• Quellenauszug:
Brunner Florian, in: bratschi öff. Verfahrensrecht blog, Dezember 2024

Ab 1. Januar 2026 dürfen berufsmässige Parteivertreterinnen Verfahrenshandlungen in 
öffentlichrechtlichen Angelegenheiten im Kanton Zürich nur noch elektronisch vornehmen. Mit Urteil vom 3. Dezember 2024 erklärt das Bundesgericht das «Digitalisierungs-Obligatorium» als zulässig und weist eine dagegen gerichtete Beschwerde ab. Das Bundesgericht unterstreicht das öffentliche Interesse an der Digitalisierung von Verwaltungs- und Verwaltungsrechtspflegeverfahren. Das Urteil ist bedeutsam für Kantone, die eine ähnliche Regelung anstreben wie der Kanton Zürich.

• Arbeitsauftrag: Ab welchem Datum dürfen berufsmässige Parteivertreterinnen laut dem Quellenauszug Verfahrenshandlungen in öffentlichrechtlichen Angelegenheiten im Kanton Zürich nur noch elektronisch vornehmen? Die Einträge spielen hierfür keine Rolle.

• Lernmaterial:
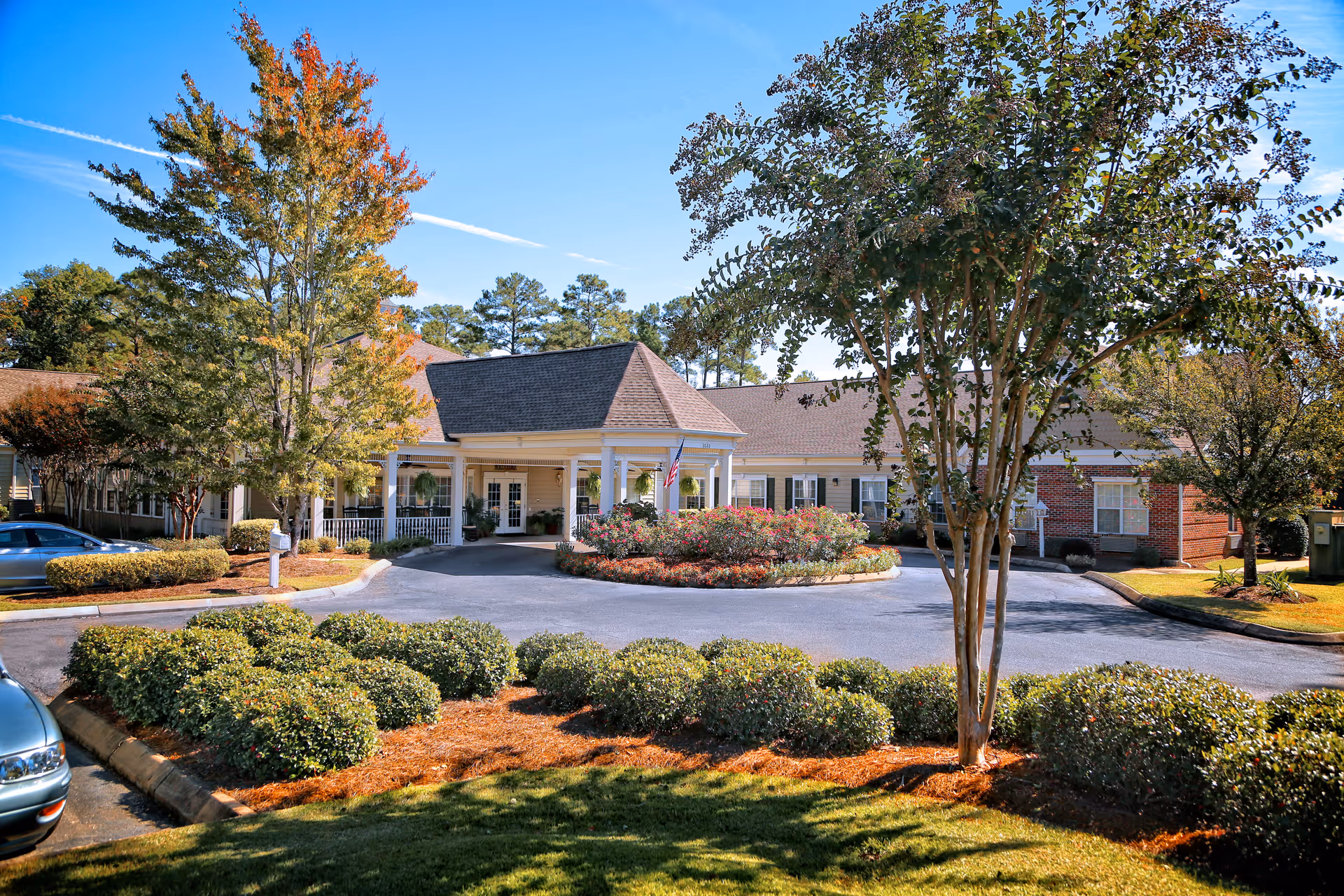 Front exterior view of a senior care facility named Woodleaf Senior Care, featuring a circular driveway with landscaped bushes and trees, a covered entrance with white pillars, and an American flag near the entrance. The building has a combination of beige siding and red brick with multiple windows.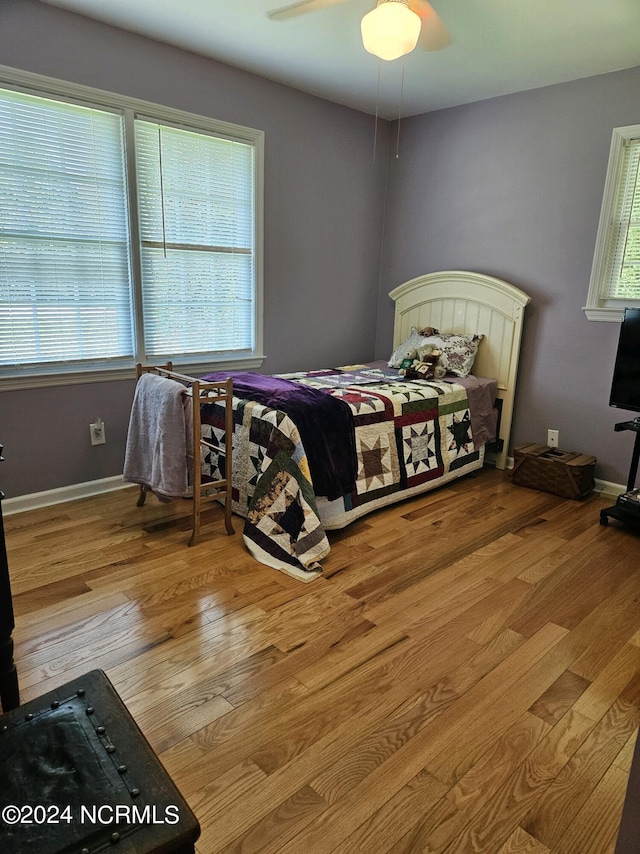 bedroom with baseboards, a ceiling fan, and light wood-style floors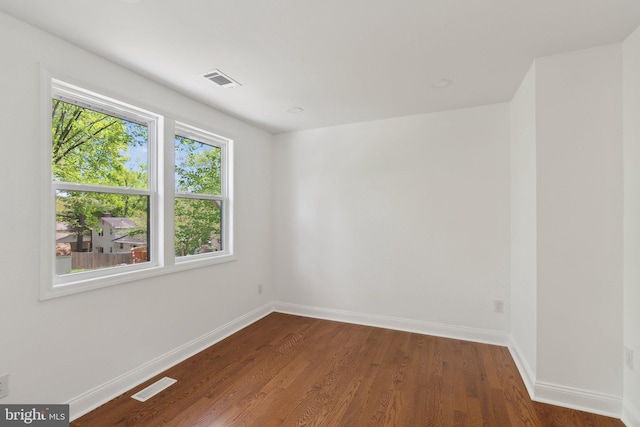 unfurnished room with baseboards, dark wood-style flooring, and visible vents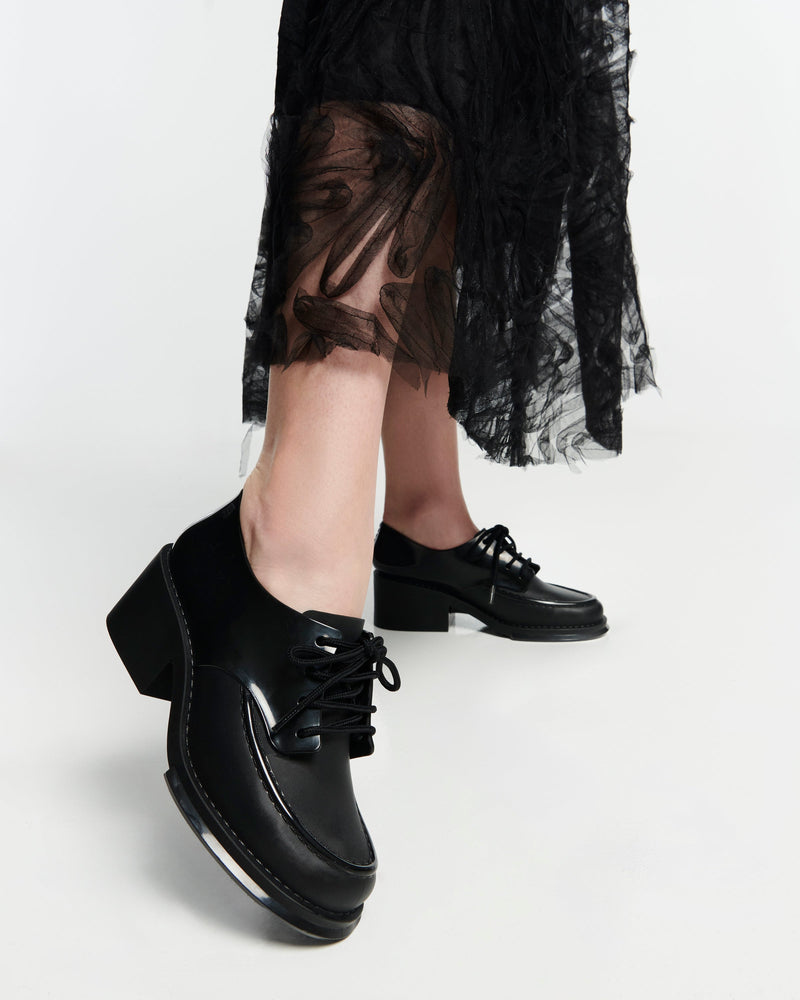 Model's legs in a black skirt wearing a pair of black Tailor loafers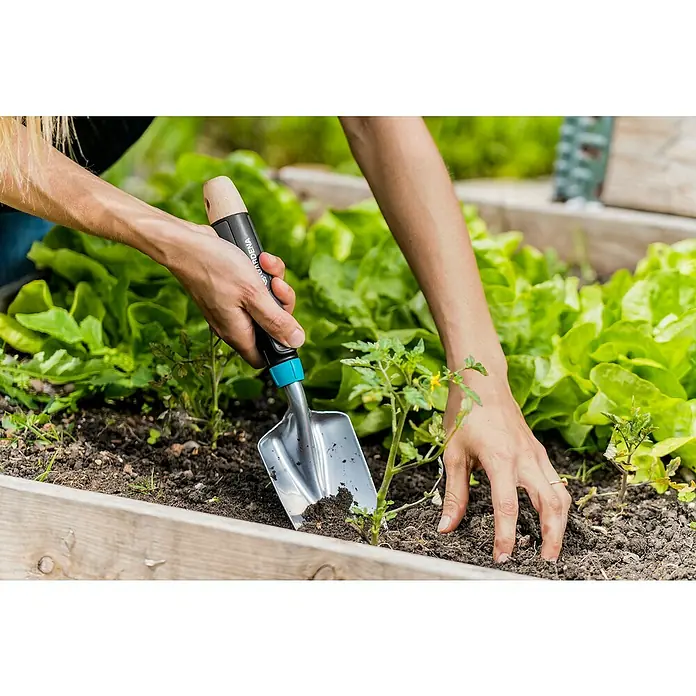 Gardena EcoLine Blumenkelle - Arbeitsbreite: 8,5 cm - Nahaufnahme einer Hand, die mit einer Gardena Pflanzkelle ein kleines Loch in einem Hochbeet für eine Jungpflanze macht.
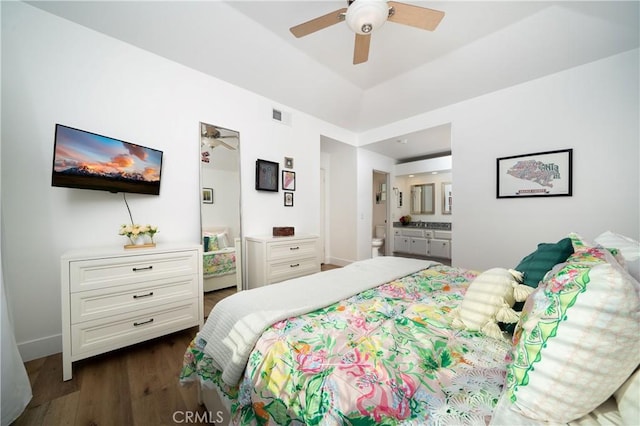 36 Via Lavendera, Rancho Santa Margarita, CA 92688 - bedroom with dark wood-style floors, ensuite bath, ceiling fan, and baseboards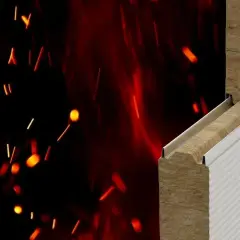 Przekrój materiału budowlanego z wełny mineralnej na tle płonących iskier.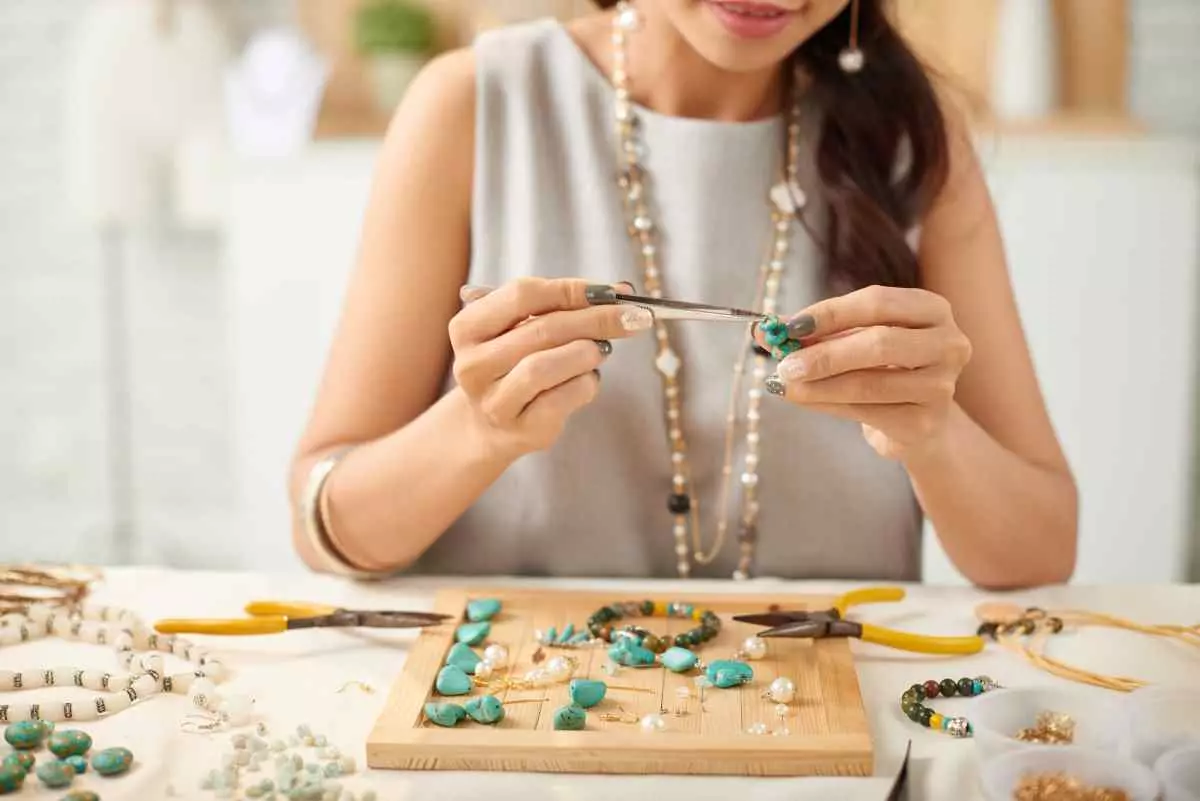 Individual making jewellery.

• Antwort: Ab dem 1. Januar 2026.